See, I’ve been at that table as both son and father. I understand how family dynamics can pulverize efforts to even appear civil in public. We had a night out a couple of weeks ago that was brutal.
The sisters were warring. Val was angry. The tension was palpable.
Heck, I was the only one who managed to appear serene and the only reason for that was because I was the only one who’d had the good sense to stop at the bar and get a good snootful before our table was called.
It happens. I mean, we can’t all be as happy as Jon & Kate Gosselin.
The difference these days is disgruntled family members can e-scape to places that make them feel loved and important.
Places full of total strangers using fictitious names!
I admit the only time Val and I halt our ceaseless gazing at our electronic devices is to admonish our children to halt their ceaseless gazing at their electronic devices.
But she and I would never dream of using our phones in any dining situation. Like so many parents, we’re trying to set a good example. It seems to be understood by the 14 year old. She’s yet to push back on the policy.
How that’ll work with Lucy, 8, remains to be seen. After all, she’s the one who when we tell her she can’t have dessert reacts like young Damien Thorn does in “The Omen” when his parents try to take him to church.
What do these people — children and parents — have in common?
The only thing I can figure is a desire to feel important, to feel needed.
Our lives become appreciably more balanced and sane the instant we realize our jobs aren’t nearly as important as we think they are.

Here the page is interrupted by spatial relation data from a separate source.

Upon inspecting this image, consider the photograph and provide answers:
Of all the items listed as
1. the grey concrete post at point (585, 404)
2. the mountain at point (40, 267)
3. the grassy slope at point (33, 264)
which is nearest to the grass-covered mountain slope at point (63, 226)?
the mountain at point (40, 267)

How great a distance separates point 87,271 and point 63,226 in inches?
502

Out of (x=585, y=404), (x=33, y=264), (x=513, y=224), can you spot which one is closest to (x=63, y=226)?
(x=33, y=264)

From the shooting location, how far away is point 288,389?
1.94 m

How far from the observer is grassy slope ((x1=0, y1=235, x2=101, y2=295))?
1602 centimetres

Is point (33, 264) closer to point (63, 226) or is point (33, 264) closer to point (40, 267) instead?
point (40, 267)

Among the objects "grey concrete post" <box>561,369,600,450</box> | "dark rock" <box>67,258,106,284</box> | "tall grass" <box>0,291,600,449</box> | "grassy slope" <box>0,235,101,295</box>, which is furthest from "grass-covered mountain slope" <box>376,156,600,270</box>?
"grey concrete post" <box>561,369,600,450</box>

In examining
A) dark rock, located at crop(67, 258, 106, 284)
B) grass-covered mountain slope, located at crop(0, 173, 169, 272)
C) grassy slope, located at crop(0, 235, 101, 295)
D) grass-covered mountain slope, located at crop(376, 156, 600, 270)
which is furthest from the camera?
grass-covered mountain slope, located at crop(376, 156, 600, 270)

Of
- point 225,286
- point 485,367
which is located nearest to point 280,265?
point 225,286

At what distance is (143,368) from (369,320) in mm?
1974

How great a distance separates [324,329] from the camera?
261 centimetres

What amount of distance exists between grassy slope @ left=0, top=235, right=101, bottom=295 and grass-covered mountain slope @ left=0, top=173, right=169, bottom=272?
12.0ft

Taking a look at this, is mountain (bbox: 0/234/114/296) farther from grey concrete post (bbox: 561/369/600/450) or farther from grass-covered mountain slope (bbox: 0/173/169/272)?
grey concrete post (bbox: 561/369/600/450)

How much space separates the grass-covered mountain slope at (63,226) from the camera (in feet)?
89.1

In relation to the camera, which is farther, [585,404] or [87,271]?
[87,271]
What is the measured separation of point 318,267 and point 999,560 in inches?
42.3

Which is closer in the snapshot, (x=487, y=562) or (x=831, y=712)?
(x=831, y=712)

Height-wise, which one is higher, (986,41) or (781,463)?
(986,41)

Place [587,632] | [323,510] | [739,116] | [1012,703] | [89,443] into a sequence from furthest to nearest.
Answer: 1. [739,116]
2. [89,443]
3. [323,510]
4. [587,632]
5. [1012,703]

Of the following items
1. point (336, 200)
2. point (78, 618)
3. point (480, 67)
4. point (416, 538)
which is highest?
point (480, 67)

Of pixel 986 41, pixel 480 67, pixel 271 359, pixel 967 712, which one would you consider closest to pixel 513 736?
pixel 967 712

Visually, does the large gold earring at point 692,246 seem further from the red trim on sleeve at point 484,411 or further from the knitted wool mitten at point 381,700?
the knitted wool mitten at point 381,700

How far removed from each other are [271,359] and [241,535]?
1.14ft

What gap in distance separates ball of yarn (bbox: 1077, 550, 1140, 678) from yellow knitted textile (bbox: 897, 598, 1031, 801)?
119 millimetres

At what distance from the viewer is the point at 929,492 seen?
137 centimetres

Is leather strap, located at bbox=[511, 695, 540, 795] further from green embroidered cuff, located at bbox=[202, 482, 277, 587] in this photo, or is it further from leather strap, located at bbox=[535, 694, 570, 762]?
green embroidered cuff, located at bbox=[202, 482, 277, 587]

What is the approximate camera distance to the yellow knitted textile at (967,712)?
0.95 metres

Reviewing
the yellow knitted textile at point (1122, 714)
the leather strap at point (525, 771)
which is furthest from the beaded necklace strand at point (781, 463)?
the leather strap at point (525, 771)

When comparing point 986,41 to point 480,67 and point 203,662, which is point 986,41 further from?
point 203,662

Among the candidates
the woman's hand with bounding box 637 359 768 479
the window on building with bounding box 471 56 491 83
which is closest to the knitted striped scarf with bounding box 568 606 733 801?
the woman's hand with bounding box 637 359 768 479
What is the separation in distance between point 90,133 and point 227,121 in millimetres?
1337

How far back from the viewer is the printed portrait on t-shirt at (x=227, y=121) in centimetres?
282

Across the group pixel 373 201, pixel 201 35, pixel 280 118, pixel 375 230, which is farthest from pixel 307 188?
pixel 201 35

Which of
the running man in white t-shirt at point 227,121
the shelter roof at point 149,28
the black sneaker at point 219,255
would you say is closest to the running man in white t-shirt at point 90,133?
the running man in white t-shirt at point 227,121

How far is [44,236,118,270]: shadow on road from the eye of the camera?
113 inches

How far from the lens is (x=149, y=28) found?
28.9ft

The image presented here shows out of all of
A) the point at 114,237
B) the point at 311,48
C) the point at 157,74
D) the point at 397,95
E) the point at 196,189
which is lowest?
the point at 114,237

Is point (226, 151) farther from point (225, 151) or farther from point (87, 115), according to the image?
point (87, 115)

Of course, that’s easy for me to say.
I haven’t taken what I consider a really important phone call since the mechanic called and said, sorry, my car wouldn’t be ready ’til 2 p.m. and I had a 1 p.m. tee time and my clubs were in the trunk.
So I can’t pretend to know what it’s like to be truly important.
Still, I’ll never understand how so many people allow the need to appear important usurp the need to be loved.
Because each and every one of us has the opportunity to be truly important in ways that matter most.
Just don’t be disappointed if it’s only to the person you’re asking to pass you the salt.